In order to extend a current degree sequence while strictly increasing
its maximum degree, it is equivalent to pick a set `I` of elements of
the degree sequence with `|I|>\Delta` in such a way that the
`(d_i+1)_{i\in I}` are the `|I|` maximum elements of the sequence
`(d_i+\genfrac{}{}{0pt}{}{1\text{ if }i\in I}{0\text{ if }i\not \in
I})_{1\leq i \leq n}`, and to add to this new sequence an element of
value `|I|`. The non-increasing sequence containing the elements `|I|`
and `(d_i+\genfrac{}{}{0pt}{}{1\text{ if }i\in I}{0\text{ if }i\not
\in I})_{1\leq i \leq n}` can be reduced to `(d_i)_{1\leq i \leq n}`
by Havel and Hakimi's rule.
.. MATH::
... 1, 1, 2, {\bf 2}, {\bf 2}, 2, 2, 3, 3, \underline{3}, {\bf 3}, {\bf 3}, {\bf 4}, {\bf 6}, ... \xrightarrow{Extension} ... 1, 1, 2, 2, 2, 3, 3, \underline{3}, {\bf 3}, {\bf 3}, {\bf 4}, {\bf 4}, {\bf 5}, {\bf 7}, ...

TASKS —
1 > According to the degree sequence passage, what rule reduces the extended non-increasing sequence back to the original sequence?
2 > Extend the degree sequence passage with a paragraph that follows on after its displayed example.

PROVIDED DATA —
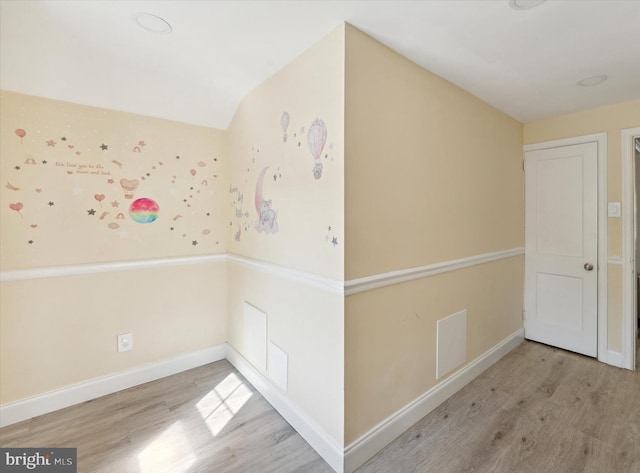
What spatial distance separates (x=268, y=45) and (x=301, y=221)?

THE RESPONSES —
1 > Havel and Hakimi's rule.

2 >
The number of possible sets `I` having this property (i.e. the number
of possible extensions of a sequence) is smaller than it
seems. Indeed, by definition, if `j\not \in I` then for all `i\in I`
the inequality `d_j\leq d_i+1` holds. Hence, each set `I` is entirely
determined by the largest element `d_k` of the sequence that it does
**not** contain (hence `I` contains `\{1,...,k-1\}`), and by the
cardinalities of `\{i\in I:d_i= d_k\}` and `\{i\in I:d_i= d_k-1\}`.
.. MATH::
I = \{i \in I : d_i= d_k \} \cup \{i \in I : d_i= d_k-1 \} \cup \{i : d_i> d_k \}
The number of possible extensions is hence at most cubic, and is
easily enumerated.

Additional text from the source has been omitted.